Related Work & Insights¶
- vs LoRA-X: LoRA-X constrains the adapter to affect only the subspace and requires training on the source model. ProLoRA transfers any pre-trained LoRA, including its null space components.
- vs Knowledge Distillation: KD requires training data and forward passes. ProLoRA is a pure mathematical operation with a closed-form solution.
- vs Wang et al. (Synthetic Data Transfer): Their method fine-tunes transfer using synthetic data, still requiring computational resources. ProLoRA is entirely training-free.
- This approach can be generalized to the NLP field—enabling training-free migration of LLM LoRAs across different model versions.
Limitations & Future Work¶
- The choice of effective rank for SVD (threshold of 0.8) might not be optimal, and different layers may require different thresholds.
- Feasibility of cross-architecture transfer (e.g., UNet to DiT) has not been validated.
- Multi-LoRA composition transfer (e.g., style + concept simultaneously) remains unexplored.
- When the gap between source and target models is excessively large (e.g., major differences in training datasets), subspace similarity might drop and degrade migration quality.
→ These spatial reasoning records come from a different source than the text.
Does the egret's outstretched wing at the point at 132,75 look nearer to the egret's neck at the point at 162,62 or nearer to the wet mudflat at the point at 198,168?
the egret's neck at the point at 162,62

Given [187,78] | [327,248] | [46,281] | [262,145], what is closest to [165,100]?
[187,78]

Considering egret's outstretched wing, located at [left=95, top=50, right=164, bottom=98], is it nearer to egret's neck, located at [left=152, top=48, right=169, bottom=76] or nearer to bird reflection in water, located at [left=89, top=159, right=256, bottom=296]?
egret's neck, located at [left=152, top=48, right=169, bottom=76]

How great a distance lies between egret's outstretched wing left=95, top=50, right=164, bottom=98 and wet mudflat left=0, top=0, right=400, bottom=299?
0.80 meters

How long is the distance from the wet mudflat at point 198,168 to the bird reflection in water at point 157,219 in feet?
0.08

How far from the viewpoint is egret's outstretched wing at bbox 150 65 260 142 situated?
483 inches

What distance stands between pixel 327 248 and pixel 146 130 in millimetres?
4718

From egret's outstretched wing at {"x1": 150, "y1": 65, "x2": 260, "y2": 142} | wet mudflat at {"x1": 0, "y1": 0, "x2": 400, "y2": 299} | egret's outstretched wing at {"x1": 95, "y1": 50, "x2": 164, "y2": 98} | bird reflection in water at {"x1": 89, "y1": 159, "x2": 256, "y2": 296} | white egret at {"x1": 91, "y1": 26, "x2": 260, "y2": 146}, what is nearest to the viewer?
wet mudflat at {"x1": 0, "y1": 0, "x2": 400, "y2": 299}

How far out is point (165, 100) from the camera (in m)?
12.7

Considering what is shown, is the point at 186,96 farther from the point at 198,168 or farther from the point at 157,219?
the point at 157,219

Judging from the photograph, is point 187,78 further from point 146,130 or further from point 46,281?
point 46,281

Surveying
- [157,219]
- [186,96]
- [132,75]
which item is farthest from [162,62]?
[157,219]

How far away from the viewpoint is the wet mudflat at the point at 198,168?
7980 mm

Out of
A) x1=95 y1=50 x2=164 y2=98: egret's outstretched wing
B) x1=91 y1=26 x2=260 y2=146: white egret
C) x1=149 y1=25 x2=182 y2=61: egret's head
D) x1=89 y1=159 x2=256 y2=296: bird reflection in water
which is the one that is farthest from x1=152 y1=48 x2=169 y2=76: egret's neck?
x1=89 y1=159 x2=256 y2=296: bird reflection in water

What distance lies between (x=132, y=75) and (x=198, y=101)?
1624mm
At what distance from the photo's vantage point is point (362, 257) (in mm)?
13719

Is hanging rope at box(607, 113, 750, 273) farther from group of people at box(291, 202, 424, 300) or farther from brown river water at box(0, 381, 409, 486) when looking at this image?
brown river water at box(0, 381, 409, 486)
- Transfer of QLoRA (Quantized LoRA) has not been tested.
Rating¶
- Novelty: ⭐⭐⭐⭐ The idea of decomposing and migrating the subspace and null space is elegant.
- Experimental Thoroughness: ⭐⭐⭐⭐ Comprehensive evaluation across three LoRA types and multiple model pairs.
- Writing Quality: ⭐⭐⭐⭐ Clear mathematical derivations.
- Value: ⭐⭐⭐⭐⭐ Solves a practical pain point in the LoRA ecosystem.